Don’t let ticks kick you out of the woods this summer

Ticks. Their pictures alone are enough to make you itchy. And when you consider all the disease nastiness the little bloodsuckers can carry, you may be rethinking that camping trip.

But come on, you’re not really going to let these little creepers keep you from your favorite summer activities, are you? They’re lazy opportunists who can’t even fly or jump. Their whole diabolical strategy is to sit in a good spot waiting for someone to walk by so they can hitch a ride (and a meal). With some common sense and a sharp eye, you’ll outwit the tick this summer.

Follow these tips from the Centers for Disease Control and Prevention:
Walk this way. Walk in the center of trails and avoid areas with high grass and leaf litter.
Tuck. If possible, wear pants instead of shorts and tuck them into your socks.
Meet Mr. DEET. Use repellents that contain 20 percent or more DEET. Check out the Environmental Protection Agency site to see what repellents are registered.
Treat your clothing.

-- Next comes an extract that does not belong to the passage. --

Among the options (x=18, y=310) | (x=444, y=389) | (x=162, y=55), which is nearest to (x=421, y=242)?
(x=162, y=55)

Products containing permethrin can be used to treat clothing and provide protection through several washings.
Tick check. Upon returning from any woods or areas with tall grass, perform a tick check using a full-length mirror. Parents should check children as well, especially their hair.

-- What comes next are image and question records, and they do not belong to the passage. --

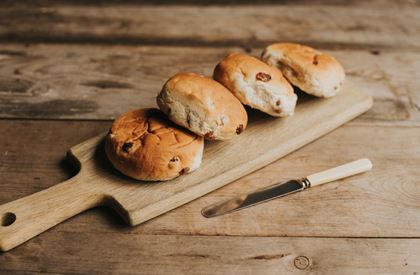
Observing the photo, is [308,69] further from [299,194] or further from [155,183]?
[155,183]

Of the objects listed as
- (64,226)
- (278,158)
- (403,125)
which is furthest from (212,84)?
(403,125)

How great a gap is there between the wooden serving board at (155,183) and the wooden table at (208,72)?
0.14ft

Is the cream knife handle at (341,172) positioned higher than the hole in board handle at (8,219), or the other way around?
the cream knife handle at (341,172)

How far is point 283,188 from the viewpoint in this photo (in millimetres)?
1516

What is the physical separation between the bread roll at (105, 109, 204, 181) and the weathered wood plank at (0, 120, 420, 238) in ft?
0.46

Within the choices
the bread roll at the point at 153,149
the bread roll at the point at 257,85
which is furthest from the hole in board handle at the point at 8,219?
the bread roll at the point at 257,85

No free rides. By carefully checking pets and gear, you can make sure none of the little buggers hitch a ride into your home. Throwing clothes in the dryer on high heat for an hour will kill any remaining ticks.
Stay vigilant. If you find that a tick has bitten you, watch for symptoms such as a red bulls eye rash followed by a fever. They may be early warning signs of Lyme disease requiring medical attention.